◆ **Task description**
Turn the rows below into a numbered list, leaving out the blank lines.

◆ **Given records**
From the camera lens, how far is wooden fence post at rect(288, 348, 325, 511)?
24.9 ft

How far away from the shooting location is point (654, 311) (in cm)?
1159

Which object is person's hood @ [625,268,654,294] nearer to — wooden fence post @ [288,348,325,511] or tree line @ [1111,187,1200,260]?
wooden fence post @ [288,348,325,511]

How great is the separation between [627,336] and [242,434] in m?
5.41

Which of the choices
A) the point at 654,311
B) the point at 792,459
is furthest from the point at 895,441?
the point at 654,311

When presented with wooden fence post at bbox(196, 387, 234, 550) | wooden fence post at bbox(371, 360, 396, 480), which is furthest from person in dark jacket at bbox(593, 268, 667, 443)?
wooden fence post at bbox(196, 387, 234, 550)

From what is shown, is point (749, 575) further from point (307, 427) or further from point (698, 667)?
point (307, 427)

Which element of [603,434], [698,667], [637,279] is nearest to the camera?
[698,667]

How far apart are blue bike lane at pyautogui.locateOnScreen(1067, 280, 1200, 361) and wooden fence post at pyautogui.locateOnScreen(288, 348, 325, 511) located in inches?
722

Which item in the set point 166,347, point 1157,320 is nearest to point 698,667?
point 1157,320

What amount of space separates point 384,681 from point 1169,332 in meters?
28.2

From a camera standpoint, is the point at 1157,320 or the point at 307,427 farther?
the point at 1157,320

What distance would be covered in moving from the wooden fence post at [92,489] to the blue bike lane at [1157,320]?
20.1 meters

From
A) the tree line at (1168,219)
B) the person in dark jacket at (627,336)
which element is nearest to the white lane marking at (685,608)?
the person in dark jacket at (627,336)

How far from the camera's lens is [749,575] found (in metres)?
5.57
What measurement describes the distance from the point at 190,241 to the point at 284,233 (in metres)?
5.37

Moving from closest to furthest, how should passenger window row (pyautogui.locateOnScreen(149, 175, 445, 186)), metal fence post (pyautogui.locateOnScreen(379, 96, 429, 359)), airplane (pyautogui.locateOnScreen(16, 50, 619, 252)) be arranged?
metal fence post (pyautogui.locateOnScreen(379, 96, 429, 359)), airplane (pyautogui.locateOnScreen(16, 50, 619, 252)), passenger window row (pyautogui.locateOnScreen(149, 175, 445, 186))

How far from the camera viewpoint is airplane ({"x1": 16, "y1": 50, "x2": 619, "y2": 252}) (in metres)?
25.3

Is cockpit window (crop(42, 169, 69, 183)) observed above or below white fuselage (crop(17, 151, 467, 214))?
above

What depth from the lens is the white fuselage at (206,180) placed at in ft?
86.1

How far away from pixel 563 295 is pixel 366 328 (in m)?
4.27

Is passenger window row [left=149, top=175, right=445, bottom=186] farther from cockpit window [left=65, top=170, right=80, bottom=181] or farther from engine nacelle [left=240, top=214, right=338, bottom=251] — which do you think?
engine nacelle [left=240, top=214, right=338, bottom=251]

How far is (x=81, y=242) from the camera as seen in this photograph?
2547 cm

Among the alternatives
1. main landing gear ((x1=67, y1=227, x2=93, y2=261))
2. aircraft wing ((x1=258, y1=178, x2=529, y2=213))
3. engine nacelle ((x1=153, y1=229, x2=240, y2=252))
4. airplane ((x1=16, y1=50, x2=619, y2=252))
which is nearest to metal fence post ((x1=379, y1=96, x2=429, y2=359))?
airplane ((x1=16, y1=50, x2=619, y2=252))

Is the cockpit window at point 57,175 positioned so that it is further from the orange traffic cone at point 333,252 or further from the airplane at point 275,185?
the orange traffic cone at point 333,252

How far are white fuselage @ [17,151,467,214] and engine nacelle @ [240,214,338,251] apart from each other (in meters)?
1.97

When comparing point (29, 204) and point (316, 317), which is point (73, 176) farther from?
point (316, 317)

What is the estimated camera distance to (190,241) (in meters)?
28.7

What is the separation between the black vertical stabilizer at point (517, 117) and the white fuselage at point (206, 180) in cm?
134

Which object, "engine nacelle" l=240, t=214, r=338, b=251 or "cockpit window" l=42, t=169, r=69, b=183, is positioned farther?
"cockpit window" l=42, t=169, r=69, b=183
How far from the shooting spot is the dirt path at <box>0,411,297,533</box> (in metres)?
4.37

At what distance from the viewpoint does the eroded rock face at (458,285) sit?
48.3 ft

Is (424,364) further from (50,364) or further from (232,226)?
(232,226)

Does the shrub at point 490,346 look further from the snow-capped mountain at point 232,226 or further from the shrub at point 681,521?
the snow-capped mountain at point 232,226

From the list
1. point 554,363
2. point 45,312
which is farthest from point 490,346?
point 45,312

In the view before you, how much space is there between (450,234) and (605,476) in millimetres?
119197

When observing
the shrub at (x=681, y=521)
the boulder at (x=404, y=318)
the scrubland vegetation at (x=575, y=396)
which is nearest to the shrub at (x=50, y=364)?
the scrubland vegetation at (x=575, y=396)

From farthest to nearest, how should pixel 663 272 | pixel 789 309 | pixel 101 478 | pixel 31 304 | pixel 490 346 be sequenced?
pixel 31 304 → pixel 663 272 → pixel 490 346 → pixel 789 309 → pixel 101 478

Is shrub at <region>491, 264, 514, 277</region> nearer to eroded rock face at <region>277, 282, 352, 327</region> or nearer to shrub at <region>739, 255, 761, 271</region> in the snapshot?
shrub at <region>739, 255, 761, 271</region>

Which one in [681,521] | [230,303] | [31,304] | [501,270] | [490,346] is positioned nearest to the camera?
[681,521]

◆ **Written answer**
1. From the camera lens, how far is wooden fence post at rect(288, 348, 325, 511)?
2. 24.9 ft
3. How far away from the shooting location is point (654, 311) (in cm)?
4. 1159
5. Which object is person's hood @ [625,268,654,294] nearer to — wooden fence post @ [288,348,325,511] or tree line @ [1111,187,1200,260]?
6. wooden fence post @ [288,348,325,511]
7. How great is the separation between [627,336] and [242,434] in m?
8. 5.41
9. Which of the choices
10. A) the point at 654,311
11. B) the point at 792,459
12. is furthest from the point at 895,441?
13. the point at 654,311
14. When presented with wooden fence post at bbox(196, 387, 234, 550) | wooden fence post at bbox(371, 360, 396, 480), which is furthest from person in dark jacket at bbox(593, 268, 667, 443)?
15. wooden fence post at bbox(196, 387, 234, 550)
16. From what is shown, is point (749, 575) further from point (307, 427) or further from point (698, 667)?
17. point (307, 427)
18. Which element of [603,434], [698,667], [637,279] is nearest to the camera?
19. [698,667]
20. How far apart are blue bike lane at pyautogui.locateOnScreen(1067, 280, 1200, 361) and wooden fence post at pyautogui.locateOnScreen(288, 348, 325, 511) located in inches?
21. 722
22. Which item in the set point 166,347, point 1157,320 is nearest to point 698,667?
23. point 1157,320
24. What amount of space separates point 384,681 from point 1169,332 in meters?
25. 28.2
26. From a camera standpoint, is the point at 1157,320 or the point at 307,427 farther?
27. the point at 1157,320
28. What distance would be covered in moving from the wooden fence post at [92,489] to the blue bike lane at [1157,320]?
29. 20.1 meters
30. From
31. A) the tree line at (1168,219)
32. B) the person in dark jacket at (627,336)
33. which element is nearest to the white lane marking at (685,608)?
34. the person in dark jacket at (627,336)
35. How far from the camera's lens is [749,575] found (in metres)?
36. 5.57
37. What measurement describes the distance from the point at 190,241 to the point at 284,233 (in metres)?
38. 5.37
39. Moving from closest to furthest, how should passenger window row (pyautogui.locateOnScreen(149, 175, 445, 186)), metal fence post (pyautogui.locateOnScreen(379, 96, 429, 359)), airplane (pyautogui.locateOnScreen(16, 50, 619, 252)) be arranged?
40. metal fence post (pyautogui.locateOnScreen(379, 96, 429, 359)), airplane (pyautogui.locateOnScreen(16, 50, 619, 252)), passenger window row (pyautogui.locateOnScreen(149, 175, 445, 186))
41. How far from the camera viewpoint is airplane ({"x1": 16, "y1": 50, "x2": 619, "y2": 252}) (in metres)?
42. 25.3
43. Is cockpit window (crop(42, 169, 69, 183)) observed above or below white fuselage (crop(17, 151, 467, 214))?
44. above
45. What depth from the lens is the white fuselage at (206,180) placed at in ft?
46. 86.1
47. How far away from pixel 563 295 is pixel 366 328 (in m)?
48. 4.27
49. Is passenger window row [left=149, top=175, right=445, bottom=186] farther from cockpit window [left=65, top=170, right=80, bottom=181] or farther from engine nacelle [left=240, top=214, right=338, bottom=251] — which do you think?
50. engine nacelle [left=240, top=214, right=338, bottom=251]
51. How far is (x=81, y=242) from the camera as seen in this photograph?
52. 2547 cm
53. Among the alternatives
54. 1. main landing gear ((x1=67, y1=227, x2=93, y2=261))
55. 2. aircraft wing ((x1=258, y1=178, x2=529, y2=213))
56. 3. engine nacelle ((x1=153, y1=229, x2=240, y2=252))
57. 4. airplane ((x1=16, y1=50, x2=619, y2=252))
58. which is nearest to metal fence post ((x1=379, y1=96, x2=429, y2=359))?
59. airplane ((x1=16, y1=50, x2=619, y2=252))
60. Is the cockpit window at point 57,175 positioned so that it is further from the orange traffic cone at point 333,252 or further from the airplane at point 275,185?
61. the orange traffic cone at point 333,252
62. How far are white fuselage @ [17,151,467,214] and engine nacelle @ [240,214,338,251] apart from each other (in meters)?
63. 1.97
64. When comparing point (29, 204) and point (316, 317), which is point (73, 176) farther from?
65. point (316, 317)
66. What is the estimated camera distance to (190,241) (in meters)?
67. 28.7
68. What is the separation between the black vertical stabilizer at point (517, 117) and the white fuselage at point (206, 180) in cm?
69. 134
70. Which object, "engine nacelle" l=240, t=214, r=338, b=251 or "cockpit window" l=42, t=169, r=69, b=183, is positioned farther?
71. "cockpit window" l=42, t=169, r=69, b=183
72. How far from the shooting spot is the dirt path at <box>0,411,297,533</box> (in metres)?
73. 4.37
74. At what distance from the viewpoint does the eroded rock face at (458,285) sit?
75. 48.3 ft
76. Is (424,364) further from (50,364) or further from (232,226)?
77. (232,226)
78. Does the shrub at point 490,346 look further from the snow-capped mountain at point 232,226 or further from the shrub at point 681,521?
79. the snow-capped mountain at point 232,226
80. From the list
81. 1. point 554,363
82. 2. point 45,312
83. which is farthest from point 490,346?
84. point 45,312
85. In the view before you, how much space is there between (450,234) and (605,476) in millimetres?
86. 119197
87. When observing
88. the shrub at (x=681, y=521)
89. the boulder at (x=404, y=318)
90. the scrubland vegetation at (x=575, y=396)
91. which is nearest to the shrub at (x=50, y=364)?
92. the scrubland vegetation at (x=575, y=396)
93. From farthest to nearest, how should pixel 663 272 | pixel 789 309 | pixel 101 478 | pixel 31 304 | pixel 490 346 be sequenced?
94. pixel 31 304 → pixel 663 272 → pixel 490 346 → pixel 789 309 → pixel 101 478
95. Is shrub at <region>491, 264, 514, 277</region> nearer to eroded rock face at <region>277, 282, 352, 327</region> or nearer to shrub at <region>739, 255, 761, 271</region> in the snapshot?
96. shrub at <region>739, 255, 761, 271</region>
97. Which one in [681,521] | [230,303] | [31,304] | [501,270] | [490,346] is positioned nearest to the camera?
98. [681,521]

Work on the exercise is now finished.